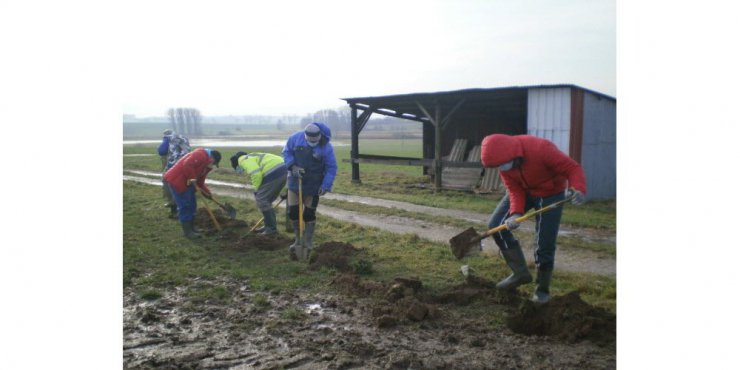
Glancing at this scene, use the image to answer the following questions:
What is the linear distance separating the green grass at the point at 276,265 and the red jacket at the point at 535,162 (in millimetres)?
965

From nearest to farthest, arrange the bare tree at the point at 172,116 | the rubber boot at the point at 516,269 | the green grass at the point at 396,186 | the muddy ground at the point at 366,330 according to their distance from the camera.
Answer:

-*-

Reproduce the records, omitting the pictures, with every instance of "green grass" replaced by "grassy patch" and all other text left unchanged.

Glancing at this scene, use the image to answer the following questions:
What is the linear distance separating the grassy patch at the point at 276,265 and the red jacket at the point at 535,162 (in millimetres)?
965

From nearest to farthest, arrange the bare tree at the point at 172,116 | the rubber boot at the point at 516,269 | the grassy patch at the point at 396,186 | the muddy ground at the point at 366,330 according to their distance from the camera.
Answer:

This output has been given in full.